**Directions:** Omit all pictures. Quote the lines from the one with "Is pomegranate seed" through the end of the listing below, exactly as they appear.

**Image and question records:**
· · ·
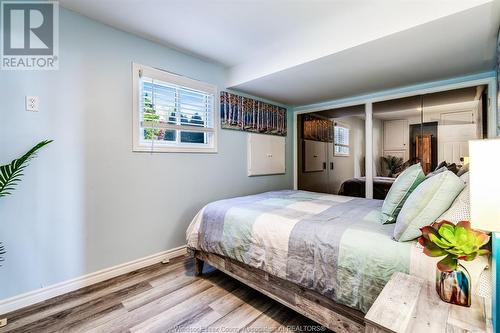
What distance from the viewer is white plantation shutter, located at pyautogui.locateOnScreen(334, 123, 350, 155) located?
151 inches

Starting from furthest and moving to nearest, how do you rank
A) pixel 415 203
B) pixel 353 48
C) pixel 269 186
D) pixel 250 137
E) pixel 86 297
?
1. pixel 269 186
2. pixel 250 137
3. pixel 353 48
4. pixel 86 297
5. pixel 415 203

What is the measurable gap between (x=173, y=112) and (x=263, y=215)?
5.60 feet

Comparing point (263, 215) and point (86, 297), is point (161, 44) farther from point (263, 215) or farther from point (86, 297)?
point (86, 297)

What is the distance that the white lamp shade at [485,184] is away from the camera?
0.72 m

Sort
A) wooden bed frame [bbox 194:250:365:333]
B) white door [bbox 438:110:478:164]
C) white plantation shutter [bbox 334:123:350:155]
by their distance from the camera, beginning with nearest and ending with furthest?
wooden bed frame [bbox 194:250:365:333] → white door [bbox 438:110:478:164] → white plantation shutter [bbox 334:123:350:155]

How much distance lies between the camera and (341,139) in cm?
391

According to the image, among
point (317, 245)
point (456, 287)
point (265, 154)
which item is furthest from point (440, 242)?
point (265, 154)

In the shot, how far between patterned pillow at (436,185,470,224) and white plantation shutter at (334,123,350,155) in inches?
107

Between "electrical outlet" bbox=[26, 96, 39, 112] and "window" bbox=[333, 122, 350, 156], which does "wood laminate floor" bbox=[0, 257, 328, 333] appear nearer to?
"electrical outlet" bbox=[26, 96, 39, 112]

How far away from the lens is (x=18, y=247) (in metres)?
1.75

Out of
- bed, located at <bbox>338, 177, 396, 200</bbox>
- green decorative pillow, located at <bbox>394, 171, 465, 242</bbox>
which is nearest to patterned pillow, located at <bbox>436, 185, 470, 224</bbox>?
green decorative pillow, located at <bbox>394, 171, 465, 242</bbox>

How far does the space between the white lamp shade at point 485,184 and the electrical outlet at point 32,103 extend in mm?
2739

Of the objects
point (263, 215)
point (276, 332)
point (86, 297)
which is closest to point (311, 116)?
point (263, 215)

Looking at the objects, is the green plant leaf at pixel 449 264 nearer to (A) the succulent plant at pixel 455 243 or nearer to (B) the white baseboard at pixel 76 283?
(A) the succulent plant at pixel 455 243
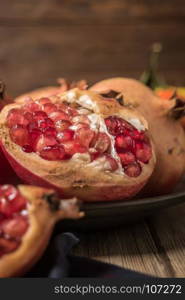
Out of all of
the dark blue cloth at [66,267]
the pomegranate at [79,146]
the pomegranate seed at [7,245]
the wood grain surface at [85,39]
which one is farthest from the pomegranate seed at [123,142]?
the wood grain surface at [85,39]

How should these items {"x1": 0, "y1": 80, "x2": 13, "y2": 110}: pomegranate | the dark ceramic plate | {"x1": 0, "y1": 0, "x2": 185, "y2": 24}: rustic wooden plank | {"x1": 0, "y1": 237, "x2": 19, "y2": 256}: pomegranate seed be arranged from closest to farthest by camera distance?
{"x1": 0, "y1": 237, "x2": 19, "y2": 256}: pomegranate seed → the dark ceramic plate → {"x1": 0, "y1": 80, "x2": 13, "y2": 110}: pomegranate → {"x1": 0, "y1": 0, "x2": 185, "y2": 24}: rustic wooden plank

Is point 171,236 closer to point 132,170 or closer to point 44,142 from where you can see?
point 132,170

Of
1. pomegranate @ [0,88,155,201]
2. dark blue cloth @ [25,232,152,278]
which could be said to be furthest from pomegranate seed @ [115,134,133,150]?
dark blue cloth @ [25,232,152,278]

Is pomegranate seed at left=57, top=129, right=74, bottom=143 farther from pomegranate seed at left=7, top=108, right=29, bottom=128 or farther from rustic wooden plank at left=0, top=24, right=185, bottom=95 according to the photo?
rustic wooden plank at left=0, top=24, right=185, bottom=95

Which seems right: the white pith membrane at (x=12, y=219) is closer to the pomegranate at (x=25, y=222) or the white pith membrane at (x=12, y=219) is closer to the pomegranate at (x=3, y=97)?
the pomegranate at (x=25, y=222)

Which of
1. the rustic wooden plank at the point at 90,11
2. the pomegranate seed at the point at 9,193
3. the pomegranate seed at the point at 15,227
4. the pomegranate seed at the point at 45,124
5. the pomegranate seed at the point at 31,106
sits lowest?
the pomegranate seed at the point at 15,227

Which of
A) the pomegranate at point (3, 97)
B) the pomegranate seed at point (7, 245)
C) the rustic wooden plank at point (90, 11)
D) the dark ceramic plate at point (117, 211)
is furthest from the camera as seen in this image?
the rustic wooden plank at point (90, 11)

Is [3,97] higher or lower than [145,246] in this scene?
higher

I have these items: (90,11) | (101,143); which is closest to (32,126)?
(101,143)
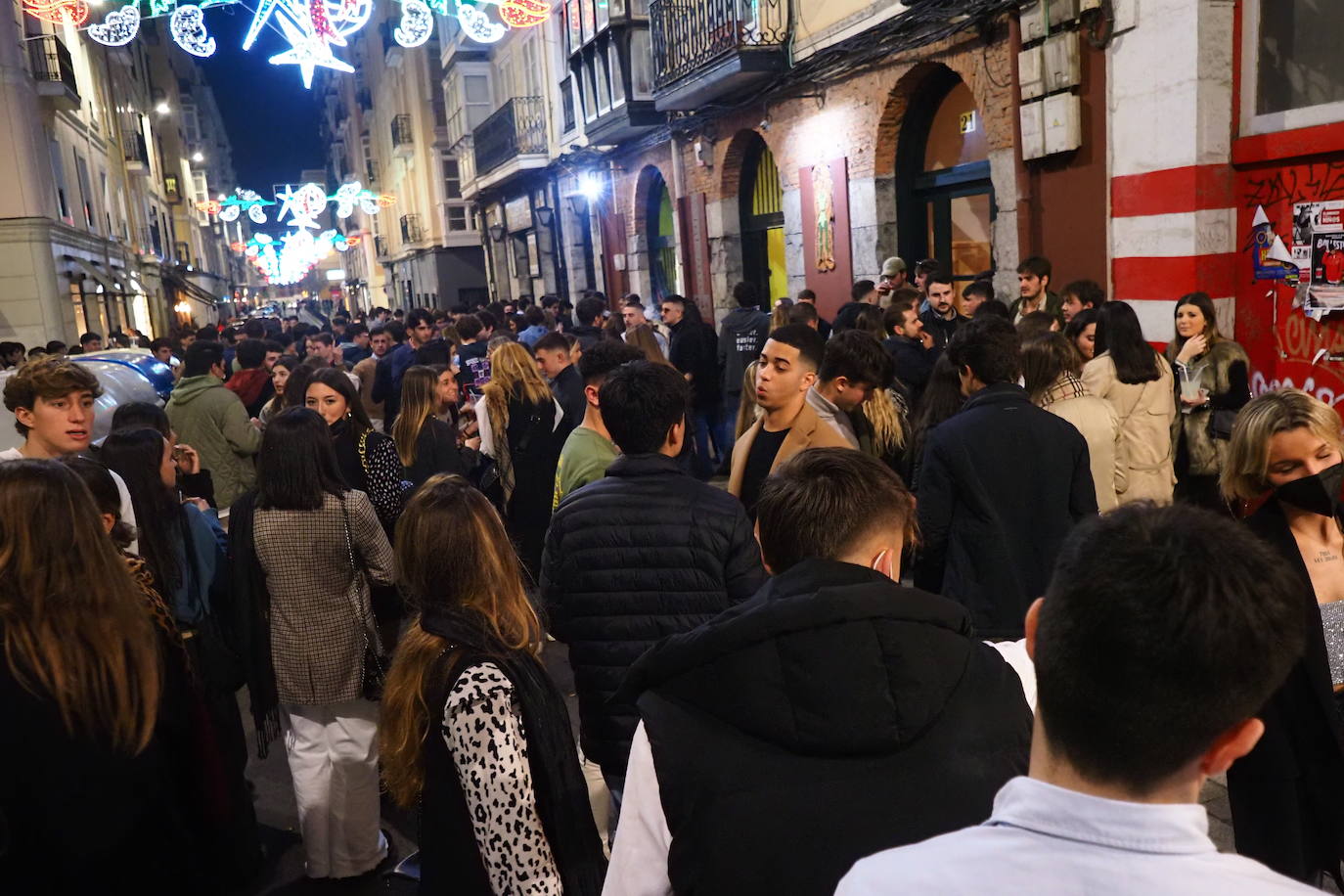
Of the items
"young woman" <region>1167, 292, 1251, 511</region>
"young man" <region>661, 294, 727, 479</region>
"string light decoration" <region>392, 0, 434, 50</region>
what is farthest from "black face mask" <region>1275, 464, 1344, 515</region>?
· · ·
**Reply:**
Is pomegranate seed at left=57, top=129, right=74, bottom=143 farther from pomegranate seed at left=7, top=108, right=29, bottom=128 or farther from rustic wooden plank at left=0, top=24, right=185, bottom=95 according to the photo?
rustic wooden plank at left=0, top=24, right=185, bottom=95

Which seems right: the white pith membrane at (x=12, y=219) is closer to the pomegranate at (x=25, y=222) or the white pith membrane at (x=12, y=219) is closer to the pomegranate at (x=3, y=97)?
the pomegranate at (x=25, y=222)

Which of
1. the rustic wooden plank at the point at 90,11
2. the pomegranate seed at the point at 9,193
3. the pomegranate seed at the point at 15,227
4. the pomegranate seed at the point at 45,124
5. the pomegranate seed at the point at 31,106
sits lowest?
the pomegranate seed at the point at 15,227

Which of
A) the pomegranate at point (3, 97)
B) the pomegranate seed at point (7, 245)
C) the rustic wooden plank at point (90, 11)
D) the dark ceramic plate at point (117, 211)
is furthest from the camera as seen in this image?
the rustic wooden plank at point (90, 11)

Is [3,97] higher or lower than [145,246] in this scene?
higher

I have these items: (90,11) | (101,143); which is closest to (32,126)?
(101,143)
Of the items
"young woman" <region>1167, 292, 1251, 511</region>
"young man" <region>661, 294, 727, 479</region>
"string light decoration" <region>392, 0, 434, 50</region>
what is farthest from "black face mask" <region>1275, 464, 1344, 515</region>?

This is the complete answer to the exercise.